人は、核心を衝かれた時にムキになるものだ。
「──それはともかく。何で俺の過去を調べるなんて事になったんだ?」
そう尋ねると、彼女は吊り上げていた眉を下げて、呆れ顔へと変わっていく。
「何を仰るかと思えば……、あなたの今までの言動を思い出してごらんなさいな。まるで私には理解できない言葉を使ったり、通常では考えつかないような発明をしたりだとか……いい加減、あなたの素性を疑い出しても仕方が無いでしょう」
この前、つい口に出した「ハンバーグ」などが原因だったか……。しかし、いつかはこちらから、話さなければならない時が来るかもしれない、そんな風にも思っていた。
こんな風にバレるとは思わなかったが。
「そうですか。でも、この事は秘密にしておいた方が良いでしょう」
俺が別の世界から来た事を皆に話すべきか、と尋ねると、レーチェは首を横に振ったのだ。

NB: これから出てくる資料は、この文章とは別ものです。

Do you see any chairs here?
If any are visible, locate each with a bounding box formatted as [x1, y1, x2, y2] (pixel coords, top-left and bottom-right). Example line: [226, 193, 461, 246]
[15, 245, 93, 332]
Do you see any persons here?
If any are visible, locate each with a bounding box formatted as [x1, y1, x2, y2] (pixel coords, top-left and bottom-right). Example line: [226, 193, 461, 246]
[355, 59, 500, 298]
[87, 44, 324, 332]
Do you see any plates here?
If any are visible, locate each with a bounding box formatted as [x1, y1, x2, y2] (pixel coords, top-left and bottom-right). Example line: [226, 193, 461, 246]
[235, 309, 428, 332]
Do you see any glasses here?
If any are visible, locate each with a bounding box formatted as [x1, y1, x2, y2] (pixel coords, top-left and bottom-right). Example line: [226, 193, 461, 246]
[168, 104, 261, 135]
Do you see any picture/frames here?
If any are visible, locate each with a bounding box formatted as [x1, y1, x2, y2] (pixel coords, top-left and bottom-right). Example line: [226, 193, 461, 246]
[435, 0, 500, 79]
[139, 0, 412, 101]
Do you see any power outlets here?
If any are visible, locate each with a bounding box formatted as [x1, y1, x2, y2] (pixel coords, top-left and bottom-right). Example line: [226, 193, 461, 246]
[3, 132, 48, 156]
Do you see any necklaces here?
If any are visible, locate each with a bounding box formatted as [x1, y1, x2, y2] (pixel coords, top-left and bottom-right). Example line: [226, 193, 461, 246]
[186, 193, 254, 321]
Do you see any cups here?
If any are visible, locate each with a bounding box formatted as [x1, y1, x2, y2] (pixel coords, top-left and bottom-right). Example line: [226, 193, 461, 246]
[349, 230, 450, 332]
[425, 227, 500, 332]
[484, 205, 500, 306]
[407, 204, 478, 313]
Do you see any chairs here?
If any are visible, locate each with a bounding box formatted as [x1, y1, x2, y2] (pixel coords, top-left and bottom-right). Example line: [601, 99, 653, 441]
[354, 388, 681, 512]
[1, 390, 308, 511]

「皆が素直に、あなたの素性を受け入れるかどうかは分かりません。信じられない者も居るでしょう。私だって、神アリエイラの言葉で無ければ、信じなかったかもしれませんわ」
確かに……しかし。
「しかしそれなら、何故レーチェは俺の過去を調べる気になったんだ。いったい何を疑っていたんだ?」
そう問うと、彼女は少し躊躇った。
「あなたが別の──、異なる世界の人間とは考えていませんでしたわ。私の想像では、あなたはフォロスハートとは違う、別の大地から──パールラクーンの様な──場所からやって来た、人間だと考えていたのですわ」
「なるほどな」と俺は頷く。
そう考える方が自然だろう。フォロスハートと繋がっていない、人の住む大地が他にあったとしても不思議では無いのだ。

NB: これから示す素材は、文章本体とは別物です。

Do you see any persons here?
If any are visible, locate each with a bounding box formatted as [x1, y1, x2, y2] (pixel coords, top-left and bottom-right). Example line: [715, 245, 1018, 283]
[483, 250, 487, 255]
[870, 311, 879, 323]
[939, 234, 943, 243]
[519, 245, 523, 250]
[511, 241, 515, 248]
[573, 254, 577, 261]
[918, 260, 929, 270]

その大地から転移門が(一時的に?)開いて、フォロスハートに侵入したり──。
まあ、転移門がフォロスハートに開いたら、四大神が気づく可能性が高そうだが。
「とにかく、あなたの秘密については、このまま隠しておきましょう。幸い、あなたはフォロスハートに、大地を守る神々に愛着を持っているようですから。あなたがフォロスハートを共に守る仲間であるのは、私も、旅団の団員達も、疑いを挟む者は居ないでしょう」
そう言うと、彼女は急にしおらしい態度になった。長い金髪の毛先を指で弄りながら、躊躇いがちに喋り出す。
「それで……その、水の神アリエイラの事をあなたは──。どのように思っているんですの?」
少し頬を赤く染めるレーチェ。
いや、まさか、アリエイラが俺の過去だけで無く、再会後の事まで話したとは思えないが……
「どのようにって……もちろん、敬愛しているに決まっている」
そう言っても彼女は、何やらモジモジと照れているので、俺はやんわりと否定する言葉を選んだ。
「水の神だけでは無い。火の神も、地の神も、風の神も。俺は全ての神に──俺達を助け、守ろうとする神を、心から愛している」
俺の信仰告白めいたものを受け、レーチェは「そ、そうですわよね」などと呟いてから咳払いする。
「もちろん。私もそうですわ」
レーチェは真剣な口調で言ったが、頬には赤みが差している。彼女が俺とアリエイラの関係を、どのように疑っているかは分からないが──。たぶん、謁見の時に俺と女神との距離が近い事を、敏感に感じ取ったのだろう。
藪をつついて蛇を出すのは全力で回避したいので、この件は触れないでおくのが一番だと判断した。
人と神との恋愛が、フォロスハートの住人達にとって身近なものであったとしても(火の神ミーナヴァルズには、そうした噂話が多く囁かれているらしい)、こちらから口にする事も無いだろう。
彼女が聞きたがったとしても、すっとぼけようと心に誓った。
「それで、その……あなたの居た世界は、何という場所でしたの?」
おや、そっちの方を聞きたがっていたのか? まあ、その事もあまりペラペラと話すべきでは無いだろう。
異文化の──あまりに異質な文化の──情報を教え広めるのは、利点よりも欠点の方が多いのではないだろうか。
「向こうの事について話すのは止めておく。ただ、これだけは言っておこう。俺の居た世界の大地は丸く、地面よりも広大な海が広がっていた。フォロスハート大地も昔は大きな一つの丸い大地だった、と書物に書かれているのは読んだ事はあるか? それが事実だというのは、俺の居た世界では常識だった」
それは読んだ事があります、とレーチェは頷く。
「そうすると、フォロスハートは今よりも、ずっと大きな大地だったのでしょうね」
「当たり前だ。フォロスハートの大きさなんて、大地のほんの一部だぞ。……いや、俺の居た世界での話だが。フォロスハートとして分離する前の『惑星』の大きさを知らんから、確かな事は言えないが」
すると彼女は「『わくせい』って、なんですの」と首を傾げる。
「だから、俺の居た世界の話はしないと言ったんだ。この世界は混沌のせいで多くの物を失っている。その事に気づくよりも、まずは一つ一つを取り返す為に、『海の中の島』の大地と接合を果たす。それが何より重要だ」
こうして俺とレーチェは約束を交わし、しばらくは、俺の過去についての情報を伏せておこうと決めたのだった。